As published in SocialMediaToday.
Zuora, a dominant player in cloud-based payments systems, presented at last week’s All About the Cloud Conference, hosted by the Software and Information Industry Association (SIIA). The company’s founder and CEO, Tien Tzuo, spoke about the dramatic shift in the way both consumers and companies are doing business. “Today,” Tien explained, “People would rather subscribe to products and services than buy them outright.” products. It’s happening everywhere and is having a dramatic affect on your business.
Zuora calls this “The Subscription Economy.” Instead of single large purchases, the model is built on sustained customer relationships. For companies, the longer and stronger you can build these relationships, the more opportunities you get to first maintain, then increase recurring revenue.
Salesforce.com is a terrific example of this type of consumption. Product performance and customer service are both critical to establishing high customer retention, and that’s why the company religiously focuses on each. But subscriptions aren’t limited to online consumption either. Lots of new retail consumer offerings have appeared in the marketplace. New companies include:
- Lollihop sends out a monthly taste box of healthy snacks, curated for those with an active lifestyle.
- Hoseanna lets busy women order a monthly set of pantyhose, intimacy, feminine care, and other health and beauty necessities straight to their door.
- Bluum sends a monthly box containing 4-5 deluxe product samples like organic skin care, lip balm, stretch-mark cream, small toys, snacks and baby wipes to member’s homes for user testing and evaluation.
According to Zuora, however, these subscriptions introduce a new set of challenges for businesses. There’s a new set of rules for success in the Subscription Economy, and the emergence of this new consumption trend necessitates a change in the way businesses log and account for sales.
The subscription business model is built upon future recurring costs and revenues. Whereas the “buy now” economy is SKU-based, the subscription model is plan based. Zuora contends, these ongoing subscriptions require a fundamental shift in accounting for them.
Today’s general ledgers don’t accurately account for this type of sales arrangement. Tien, in his presentation, highlights three essential misses in the current accounting structure:
- They are backward looking, not forward looking
- There’s no separation of recurring versus one-time purchases
- They have no concept of subscription metrics
Today’s practices log the number of units, sales price, annual gross revenue, gross margins and close rates. Conversely, the subscription economy is based on the number of customers, customer lifetime value, recurring profit margins, growth efficiency, and reneway and churn rates. The necessary shift, Tien argues, is not in the measurement of revenue, bookings, and current profitability, but by recurring profit.
Given this, a new income statement would start with annual recurring revenue (ARR), rather than revenue alone. Churn is subtracted from the calculation, yielding a net-ARR, which represents the expected income or cash flow. Subtracted from this are the business costs associated with servicing the customer. A company’s recurring profit margin is then the remainder that can be used either to optimize margins, or reinvest to optimize growth.

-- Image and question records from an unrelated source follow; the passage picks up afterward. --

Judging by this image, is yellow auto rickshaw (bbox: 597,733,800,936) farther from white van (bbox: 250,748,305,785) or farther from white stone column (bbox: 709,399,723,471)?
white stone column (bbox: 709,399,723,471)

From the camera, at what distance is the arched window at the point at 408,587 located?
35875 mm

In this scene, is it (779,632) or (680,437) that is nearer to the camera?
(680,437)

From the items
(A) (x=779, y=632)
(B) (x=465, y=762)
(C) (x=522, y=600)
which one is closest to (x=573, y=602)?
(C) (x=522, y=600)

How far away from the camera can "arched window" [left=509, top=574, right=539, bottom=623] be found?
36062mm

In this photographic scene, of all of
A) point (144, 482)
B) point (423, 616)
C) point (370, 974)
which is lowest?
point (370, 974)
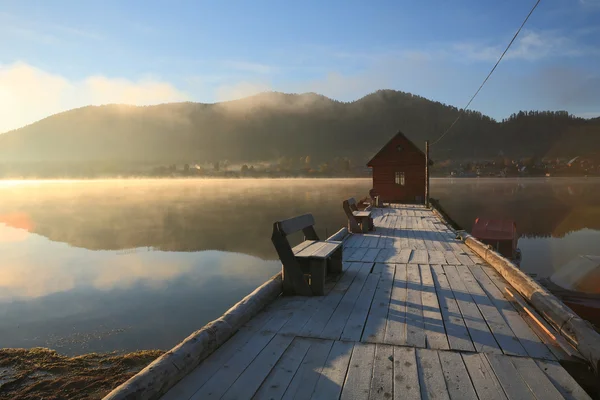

Three key metrics matter to a company in this subscription economy: Retention rate, recurring profit margin, and growth efficiency. Tien stressed the importance of minimizing churn (the amount of ARR that goes away), and investing that ARR into efforts to acquire new customers and up-sell existing ones.
Tien and Zuora advise that companies target retention rates of 90%. Doing so includes strategies such as offering auto-renewals and tiered subscription plans, as well as allowing for customer service reps to handle renewals at the first level customer touch point. Strive for recurring profit margins of 50% by automating the quote-to-renewal process, and driving multi-year commitments. And lastly, shoot for a growth efficiency ratio of 1:1 by increasing customer value and making doing business a simple process.